Because politicians elected from gerrymandered districts are essentially immune from being turned out of office by the other party, they are uninterested in governing "by the people and for the people."
The net result is an increase in power for extreme movements that have no interest in paying attention to the majority wishes of what should be their natural constituents.
Not surprisingly, I believe much of the fearsome partisanship that so dominates our politics is the direct result of gerrymandered districts. That’s because we now allow our lawmakers to select the voters they wish to represent – rather than asking the voters to pick their candidate.
The political payoffs for such decisions are likely to be enormous ‒ and carefully hidden. Gerrymandering here in Michigan is nothing to sneeze at. In fact, the gerrymandering accomplished in 2011 by state Republicans is often praised as an example of "effective" (i.e., partisan) redistricting.
Nicholas Stephanopoulos, a law professor at the University of Chicago who helped develop the mathematical voting standard used in the Wisconsin case, says Michigan "is just as extreme an example as Wisconsin."
He’s an expert on the so-called “packing and cracking” technique, in which – when Republicans are in charge of redistricting, as they have been in both states – attempts are made to pack most Democratic voters into a minority of solidly Democratic districts. Others are dispersed among GOP-majority districts in a way that they’ll always be a minority.
The goal is to produce a majority of districts that vote, say, 55 percent GOP, and a minority of districts that are 70 percent Democratic or more. That means close to no more or less closely matched, or “swing” districts at all.
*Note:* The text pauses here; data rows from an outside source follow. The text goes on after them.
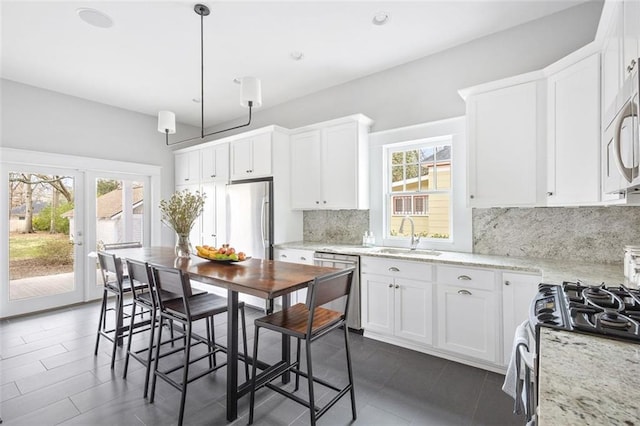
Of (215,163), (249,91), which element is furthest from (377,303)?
(215,163)

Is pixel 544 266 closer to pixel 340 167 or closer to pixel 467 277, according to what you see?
pixel 467 277

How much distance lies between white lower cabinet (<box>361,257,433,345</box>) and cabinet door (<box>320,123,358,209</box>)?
0.90 meters

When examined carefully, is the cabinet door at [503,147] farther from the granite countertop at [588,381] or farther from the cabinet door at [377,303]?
the granite countertop at [588,381]

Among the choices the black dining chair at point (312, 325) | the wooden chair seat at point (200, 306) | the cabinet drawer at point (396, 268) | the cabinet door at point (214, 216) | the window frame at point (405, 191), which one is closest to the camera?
the black dining chair at point (312, 325)

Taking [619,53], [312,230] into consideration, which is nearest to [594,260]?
[619,53]

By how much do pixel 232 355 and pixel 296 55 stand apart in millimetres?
3056

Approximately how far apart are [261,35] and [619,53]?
2.74 meters

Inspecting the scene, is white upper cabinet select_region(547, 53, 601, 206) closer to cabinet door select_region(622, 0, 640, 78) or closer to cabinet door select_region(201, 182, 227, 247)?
cabinet door select_region(622, 0, 640, 78)

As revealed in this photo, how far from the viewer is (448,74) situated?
3.33 m

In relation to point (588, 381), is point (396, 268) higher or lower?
lower

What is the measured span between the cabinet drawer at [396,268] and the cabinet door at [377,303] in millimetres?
63

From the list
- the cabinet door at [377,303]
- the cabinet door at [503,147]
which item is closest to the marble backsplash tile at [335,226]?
the cabinet door at [377,303]

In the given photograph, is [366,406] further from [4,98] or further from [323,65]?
[4,98]

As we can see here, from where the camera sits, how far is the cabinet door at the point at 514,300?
2.36 metres
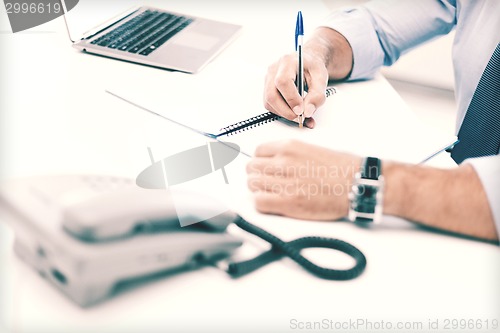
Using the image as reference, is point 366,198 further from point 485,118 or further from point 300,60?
point 485,118

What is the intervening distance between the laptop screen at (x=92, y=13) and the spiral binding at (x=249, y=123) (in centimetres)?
53

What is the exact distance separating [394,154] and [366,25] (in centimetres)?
46

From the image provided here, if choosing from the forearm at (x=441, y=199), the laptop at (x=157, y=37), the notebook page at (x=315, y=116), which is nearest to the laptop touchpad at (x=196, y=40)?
the laptop at (x=157, y=37)

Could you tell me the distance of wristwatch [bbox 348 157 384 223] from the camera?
63 centimetres

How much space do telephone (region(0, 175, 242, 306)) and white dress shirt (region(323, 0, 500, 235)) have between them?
0.63m

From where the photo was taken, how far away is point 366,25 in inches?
44.0

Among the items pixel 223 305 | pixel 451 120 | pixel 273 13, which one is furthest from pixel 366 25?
pixel 223 305

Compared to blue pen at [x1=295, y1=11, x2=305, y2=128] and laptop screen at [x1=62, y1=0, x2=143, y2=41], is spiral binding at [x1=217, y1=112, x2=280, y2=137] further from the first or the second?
laptop screen at [x1=62, y1=0, x2=143, y2=41]

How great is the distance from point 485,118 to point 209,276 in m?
0.65

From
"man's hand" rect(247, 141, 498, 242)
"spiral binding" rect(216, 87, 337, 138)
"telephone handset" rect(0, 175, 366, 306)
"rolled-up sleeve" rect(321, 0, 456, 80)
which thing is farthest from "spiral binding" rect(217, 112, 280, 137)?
"rolled-up sleeve" rect(321, 0, 456, 80)

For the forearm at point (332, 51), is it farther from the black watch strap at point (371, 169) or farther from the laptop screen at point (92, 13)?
the laptop screen at point (92, 13)

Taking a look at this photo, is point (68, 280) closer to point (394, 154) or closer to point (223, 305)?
point (223, 305)

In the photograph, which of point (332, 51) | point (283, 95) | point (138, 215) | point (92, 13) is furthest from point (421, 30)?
point (138, 215)

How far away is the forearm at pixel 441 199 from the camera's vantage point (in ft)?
2.05
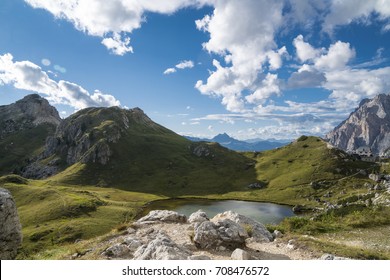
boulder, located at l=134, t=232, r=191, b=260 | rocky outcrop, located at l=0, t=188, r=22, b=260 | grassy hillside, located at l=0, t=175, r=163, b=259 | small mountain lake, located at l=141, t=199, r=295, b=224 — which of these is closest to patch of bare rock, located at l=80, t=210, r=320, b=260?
boulder, located at l=134, t=232, r=191, b=260

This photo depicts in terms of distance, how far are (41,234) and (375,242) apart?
108m

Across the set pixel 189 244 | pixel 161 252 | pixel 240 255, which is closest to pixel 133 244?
pixel 189 244

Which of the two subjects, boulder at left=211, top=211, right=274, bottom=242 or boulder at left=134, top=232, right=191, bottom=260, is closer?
boulder at left=134, top=232, right=191, bottom=260

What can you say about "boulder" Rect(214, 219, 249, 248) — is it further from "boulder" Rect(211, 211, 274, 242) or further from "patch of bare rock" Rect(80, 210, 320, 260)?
"boulder" Rect(211, 211, 274, 242)

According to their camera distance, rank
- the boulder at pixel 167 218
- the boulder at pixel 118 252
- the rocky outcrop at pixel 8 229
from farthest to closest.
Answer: the boulder at pixel 167 218 → the rocky outcrop at pixel 8 229 → the boulder at pixel 118 252

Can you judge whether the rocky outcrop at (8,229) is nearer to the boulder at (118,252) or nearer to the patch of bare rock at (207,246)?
the patch of bare rock at (207,246)

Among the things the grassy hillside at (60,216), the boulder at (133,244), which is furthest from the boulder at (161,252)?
the grassy hillside at (60,216)

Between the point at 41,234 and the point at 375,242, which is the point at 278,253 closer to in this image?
the point at 375,242

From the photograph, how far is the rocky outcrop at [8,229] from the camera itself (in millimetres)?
28094

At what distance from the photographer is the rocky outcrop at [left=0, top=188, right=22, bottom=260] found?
2809cm

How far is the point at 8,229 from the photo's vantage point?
94.2ft

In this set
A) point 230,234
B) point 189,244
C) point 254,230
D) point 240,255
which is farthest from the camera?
point 254,230

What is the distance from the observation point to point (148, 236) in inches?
1031

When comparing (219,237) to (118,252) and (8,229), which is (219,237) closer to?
(118,252)
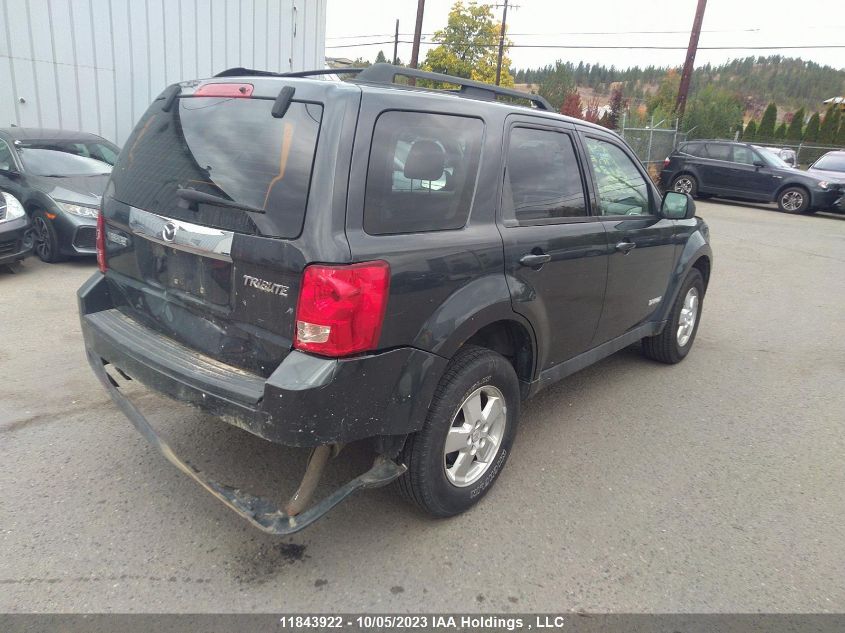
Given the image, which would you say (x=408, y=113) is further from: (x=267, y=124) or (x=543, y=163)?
(x=543, y=163)

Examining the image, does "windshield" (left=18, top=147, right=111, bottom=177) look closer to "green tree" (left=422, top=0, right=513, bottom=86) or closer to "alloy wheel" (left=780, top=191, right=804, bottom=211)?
"alloy wheel" (left=780, top=191, right=804, bottom=211)

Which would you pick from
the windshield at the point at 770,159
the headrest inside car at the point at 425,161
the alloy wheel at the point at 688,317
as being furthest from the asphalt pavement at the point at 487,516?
the windshield at the point at 770,159

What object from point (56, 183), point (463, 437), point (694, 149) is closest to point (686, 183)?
point (694, 149)

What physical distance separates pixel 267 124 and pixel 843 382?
4.88m

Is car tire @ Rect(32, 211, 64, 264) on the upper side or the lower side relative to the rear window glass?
lower

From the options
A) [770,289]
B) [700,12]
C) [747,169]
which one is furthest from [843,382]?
[700,12]

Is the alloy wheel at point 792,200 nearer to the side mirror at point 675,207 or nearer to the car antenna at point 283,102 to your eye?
the side mirror at point 675,207

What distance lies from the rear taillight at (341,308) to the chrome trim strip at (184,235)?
418mm

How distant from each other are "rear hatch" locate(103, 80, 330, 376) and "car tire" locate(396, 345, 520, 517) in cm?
72

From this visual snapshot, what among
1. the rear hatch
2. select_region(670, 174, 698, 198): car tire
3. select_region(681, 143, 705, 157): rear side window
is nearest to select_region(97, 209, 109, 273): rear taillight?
the rear hatch

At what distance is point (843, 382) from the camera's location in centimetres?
509

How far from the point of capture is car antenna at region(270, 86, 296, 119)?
8.07 feet

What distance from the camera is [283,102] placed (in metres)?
2.46

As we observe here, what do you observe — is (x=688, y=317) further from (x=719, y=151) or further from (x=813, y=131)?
(x=813, y=131)
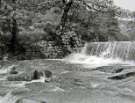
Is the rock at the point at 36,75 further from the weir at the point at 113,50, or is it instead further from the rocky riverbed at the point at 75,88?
the weir at the point at 113,50

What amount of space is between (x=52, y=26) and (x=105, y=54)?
3392 millimetres

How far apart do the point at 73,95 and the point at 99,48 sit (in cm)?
701

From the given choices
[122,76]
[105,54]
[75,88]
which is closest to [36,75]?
[75,88]

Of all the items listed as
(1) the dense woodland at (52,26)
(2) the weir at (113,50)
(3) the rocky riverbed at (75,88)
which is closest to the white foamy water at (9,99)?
(3) the rocky riverbed at (75,88)

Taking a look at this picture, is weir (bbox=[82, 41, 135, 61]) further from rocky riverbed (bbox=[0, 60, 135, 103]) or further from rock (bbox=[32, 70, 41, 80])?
rock (bbox=[32, 70, 41, 80])

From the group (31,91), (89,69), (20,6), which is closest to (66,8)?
(20,6)

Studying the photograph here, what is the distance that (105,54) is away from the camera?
39.7ft

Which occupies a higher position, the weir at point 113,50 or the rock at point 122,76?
the weir at point 113,50

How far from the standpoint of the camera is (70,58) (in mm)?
12438

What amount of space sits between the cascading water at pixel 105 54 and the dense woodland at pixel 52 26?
0.65 meters

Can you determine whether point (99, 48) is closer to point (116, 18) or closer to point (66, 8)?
point (66, 8)

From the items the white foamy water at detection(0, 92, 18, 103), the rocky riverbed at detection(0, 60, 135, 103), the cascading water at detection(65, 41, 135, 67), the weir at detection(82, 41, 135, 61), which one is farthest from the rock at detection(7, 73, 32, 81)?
the weir at detection(82, 41, 135, 61)

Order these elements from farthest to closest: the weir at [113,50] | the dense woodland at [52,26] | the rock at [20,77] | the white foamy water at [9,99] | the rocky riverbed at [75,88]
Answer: the dense woodland at [52,26] < the weir at [113,50] < the rock at [20,77] < the rocky riverbed at [75,88] < the white foamy water at [9,99]

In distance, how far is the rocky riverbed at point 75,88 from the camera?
557 centimetres
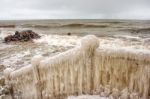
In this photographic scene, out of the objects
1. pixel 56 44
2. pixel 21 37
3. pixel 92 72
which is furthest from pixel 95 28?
pixel 92 72

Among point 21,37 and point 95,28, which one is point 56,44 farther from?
point 95,28

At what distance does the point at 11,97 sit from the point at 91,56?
3.44 meters

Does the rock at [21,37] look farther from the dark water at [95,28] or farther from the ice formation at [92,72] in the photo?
the ice formation at [92,72]

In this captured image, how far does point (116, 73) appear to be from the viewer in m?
4.35

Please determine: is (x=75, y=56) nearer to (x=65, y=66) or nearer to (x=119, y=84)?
(x=65, y=66)

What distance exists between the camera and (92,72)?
4.54 meters

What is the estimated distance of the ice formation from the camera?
4.12 m

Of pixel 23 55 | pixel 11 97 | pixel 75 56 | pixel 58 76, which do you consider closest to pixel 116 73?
pixel 75 56

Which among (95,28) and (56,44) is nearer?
(56,44)

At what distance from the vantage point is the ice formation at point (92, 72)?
162 inches

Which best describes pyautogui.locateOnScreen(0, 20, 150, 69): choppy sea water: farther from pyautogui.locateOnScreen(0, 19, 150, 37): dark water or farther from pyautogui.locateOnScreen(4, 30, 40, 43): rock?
pyautogui.locateOnScreen(4, 30, 40, 43): rock

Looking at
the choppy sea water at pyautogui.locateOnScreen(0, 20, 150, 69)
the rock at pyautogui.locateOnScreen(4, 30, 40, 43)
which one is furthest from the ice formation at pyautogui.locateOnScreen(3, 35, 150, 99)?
the rock at pyautogui.locateOnScreen(4, 30, 40, 43)

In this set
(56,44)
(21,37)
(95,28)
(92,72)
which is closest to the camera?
(92,72)

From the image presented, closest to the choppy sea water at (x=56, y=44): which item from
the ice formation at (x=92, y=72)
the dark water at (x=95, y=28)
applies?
the dark water at (x=95, y=28)
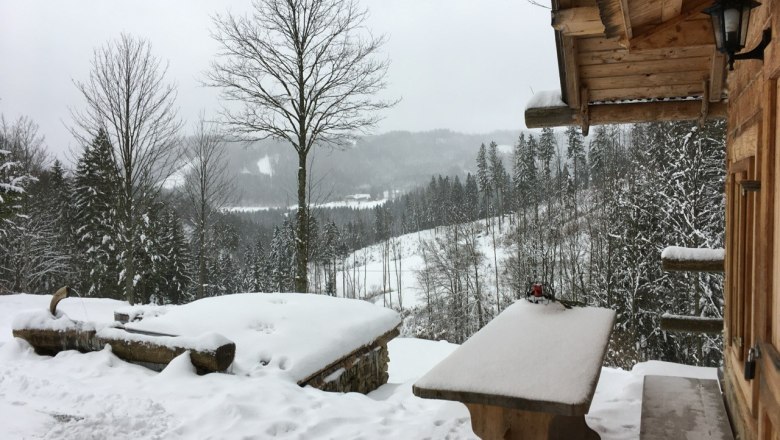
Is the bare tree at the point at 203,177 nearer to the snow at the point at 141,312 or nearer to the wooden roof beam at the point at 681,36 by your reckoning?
the snow at the point at 141,312

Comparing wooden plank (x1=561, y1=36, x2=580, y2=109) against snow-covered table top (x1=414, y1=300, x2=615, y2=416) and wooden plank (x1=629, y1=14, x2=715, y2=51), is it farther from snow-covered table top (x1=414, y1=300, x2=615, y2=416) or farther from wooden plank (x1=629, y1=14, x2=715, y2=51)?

President Trump carried Michigan last year by only 10,704 votes, yet Republicans captured nine of 14 congressional seats. In 2014, Republicans barely topped Democrats in total statewide votes, but won 27 out of 38 seats in the state senate. In the races for the state house, Michigan Democrats carried the statewide vote by half of one percent, yet Republicans claimed 63 of 110 seats in the state house.
What's a good solution? One is to ask citizens to do the redistricting rather than let politicians pick their own preferred voters. The Supreme Court has affirmed Arizona's independent redistricting commission, ruling that ultimate authority for drawing boundaries rests with a state's citizens and not legislative bodies elected to serve the people.
Even though it's hard to imagine a group of ordinary citizens being entirely free of political bias, their political careers (and thus their self-interest) are not at stake in redistricting. Other states, including Iowa, have experimented with some success with citizen redistricting commissions.
The stakes involved in the Supreme Court gerrymandering decision are perfectly enormous. They could order nothing less than a cleansing upheaval of the most corrupt part of our political system. I'm not a lawyer, and I have no idea how the Court will decide. But at one point in my life I ran a congressional office in Washington, so I've seen first hand the corrosive results of gerrymandering.
At the very least, attention at long, long last has been drawn to the evil Pandora's Box of gerrymandering. The high court may decide to leave today's terrible system in place, but the genie of political fairness is loose on the landscape.
Whatever happens with the laws governing gerrymandering in Wisconsin, that state certainly won't be the last.